#### Assignment
What is needed here is an exact transcription of all the entries.

#### Materials provided

++++++++++++++++++++

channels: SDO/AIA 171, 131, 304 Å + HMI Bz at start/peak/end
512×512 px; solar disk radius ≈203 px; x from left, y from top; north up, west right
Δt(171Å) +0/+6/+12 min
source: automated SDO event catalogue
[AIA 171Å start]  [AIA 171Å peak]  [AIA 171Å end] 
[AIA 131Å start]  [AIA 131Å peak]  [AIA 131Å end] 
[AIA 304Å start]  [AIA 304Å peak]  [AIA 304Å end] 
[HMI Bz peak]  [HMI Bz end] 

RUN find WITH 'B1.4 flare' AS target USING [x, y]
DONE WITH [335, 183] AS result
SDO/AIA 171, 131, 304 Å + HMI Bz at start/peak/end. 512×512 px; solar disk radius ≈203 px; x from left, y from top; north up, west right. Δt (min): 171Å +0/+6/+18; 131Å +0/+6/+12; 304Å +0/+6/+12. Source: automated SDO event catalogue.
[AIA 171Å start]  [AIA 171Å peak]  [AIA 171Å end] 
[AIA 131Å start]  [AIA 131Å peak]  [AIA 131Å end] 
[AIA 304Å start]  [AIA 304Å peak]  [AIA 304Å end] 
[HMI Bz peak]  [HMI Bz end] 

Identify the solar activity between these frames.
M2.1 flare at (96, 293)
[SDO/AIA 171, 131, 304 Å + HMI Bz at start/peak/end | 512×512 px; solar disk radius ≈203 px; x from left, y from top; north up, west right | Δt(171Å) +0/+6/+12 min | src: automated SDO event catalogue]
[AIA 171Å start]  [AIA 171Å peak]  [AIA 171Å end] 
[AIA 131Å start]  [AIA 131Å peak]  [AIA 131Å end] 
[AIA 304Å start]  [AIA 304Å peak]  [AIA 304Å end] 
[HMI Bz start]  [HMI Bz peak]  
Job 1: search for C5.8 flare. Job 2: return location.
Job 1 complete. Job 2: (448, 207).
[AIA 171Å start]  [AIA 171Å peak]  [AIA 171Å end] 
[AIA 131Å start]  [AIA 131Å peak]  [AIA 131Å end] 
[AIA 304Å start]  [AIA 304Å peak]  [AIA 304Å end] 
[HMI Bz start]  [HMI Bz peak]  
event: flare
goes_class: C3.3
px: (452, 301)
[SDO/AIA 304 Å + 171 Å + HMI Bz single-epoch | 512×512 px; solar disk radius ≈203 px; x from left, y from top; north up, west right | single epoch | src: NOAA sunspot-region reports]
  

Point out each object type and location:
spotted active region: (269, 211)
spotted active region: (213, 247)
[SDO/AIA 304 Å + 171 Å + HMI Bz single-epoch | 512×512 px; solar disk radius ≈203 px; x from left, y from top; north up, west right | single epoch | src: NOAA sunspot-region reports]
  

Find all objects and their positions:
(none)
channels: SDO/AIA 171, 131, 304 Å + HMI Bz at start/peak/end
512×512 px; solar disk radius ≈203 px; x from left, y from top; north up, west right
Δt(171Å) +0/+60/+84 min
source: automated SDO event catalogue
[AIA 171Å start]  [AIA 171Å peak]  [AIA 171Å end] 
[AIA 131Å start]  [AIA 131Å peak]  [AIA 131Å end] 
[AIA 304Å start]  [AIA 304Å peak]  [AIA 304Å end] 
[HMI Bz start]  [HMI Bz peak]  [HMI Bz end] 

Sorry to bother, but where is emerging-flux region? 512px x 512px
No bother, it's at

++++++++++++++++++++

#### Answer space
channels: SDO/AIA 171, 131, 304 Å + HMI Bz at start/peak/end
512×512 px; solar disk radius ≈203 px; x from left, y from top; north up, west right
Δt(171Å) +0/+6/+12 min
source: automated SDO event catalogue
[AIA 171Å start]  [AIA 171Å peak]  [AIA 171Å end] 
[AIA 131Å start]  [AIA 131Å peak]  [AIA 131Å end] 
[AIA 304Å start]  [AIA 304Å peak]  [AIA 304Å end] 
[HMI Bz peak]  [HMI Bz end] 

RUN find WITH 'B1.4 flare' AS target USING [x, y]
DONE WITH [335, 183] AS result
SDO/AIA 171, 131, 304 Å + HMI Bz at start/peak/end. 512×512 px; solar disk radius ≈203 px; x from left, y from top; north up, west right. Δt (min): 171Å +0/+6/+18; 131Å +0/+6/+12; 304Å +0/+6/+12. Source: automated SDO event catalogue.
[AIA 171Å start]  [AIA 171Å peak]  [AIA 171Å end] 
[AIA 131Å start]  [AIA 131Å peak]  [AIA 131Å end] 
[AIA 304Å start]  [AIA 304Å peak]  [AIA 304Å end] 
[HMI Bz peak]  [HMI Bz end] 

Identify the solar activity between these frames.
M2.1 flare at (96, 293)
[SDO/AIA 171, 131, 304 Å + HMI Bz at start/peak/end | 512×512 px; solar disk radius ≈203 px; x from left, y from top; north up, west right | Δt(171Å) +0/+6/+12 min | src: automated SDO event catalogue]
[AIA 171Å start]  [AIA 171Å peak]  [AIA 171Å end] 
[AIA 131Å start]  [AIA 131Å peak]  [AIA 131Å end] 
[AIA 304Å start]  [AIA 304Å peak]  [AIA 304Å end] 
[HMI Bz start]  [HMI Bz peak]  
Job 1: search for C5.8 flare. Job 2: return location.
Job 1 complete. Job 2: (448, 207).
[AIA 171Å start]  [AIA 171Å peak]  [AIA 171Å end] 
[AIA 131Å start]  [AIA 131Å peak]  [AIA 131Å end] 
[AIA 304Å start]  [AIA 304Å peak]  [AIA 304Å end] 
[HMI Bz start]  [HMI Bz peak]  
event: flare
goes_class: C3.3
px: (452, 301)
[SDO/AIA 304 Å + 171 Å + HMI Bz single-epoch | 512×512 px; solar disk radius ≈203 px; x from left, y from top; north up, west right | single epoch | src: NOAA sunspot-region reports]
  

Point out each object type and location:
spotted active region: (269, 211)
spotted active region: (213, 247)
[SDO/AIA 304 Å + 171 Å + HMI Bz single-epoch | 512×512 px; solar disk radius ≈203 px; x from left, y from top; north up, west right | single epoch | src: NOAA sunspot-region reports]
  

Find all objects and their positions:
(none)
channels: SDO/AIA 171, 131, 304 Å + HMI Bz at start/peak/end
512×512 px; solar disk radius ≈203 px; x from left, y from top; north up, west right
Δt(171Å) +0/+60/+84 min
source: automated SDO event catalogue
[AIA 171Å start]  [AIA 171Å peak]  [AIA 171Å end] 
[AIA 131Å start]  [AIA 131Å peak]  [AIA 131Å end] 
[AIA 304Å start]  [AIA 304Å peak]  [AIA 304Å end] 
[HMI Bz start]  [HMI Bz peak]  [HMI Bz end] 

Sorry to bother, but where is emerging-flux region? 512px x 512px
No bother, it's at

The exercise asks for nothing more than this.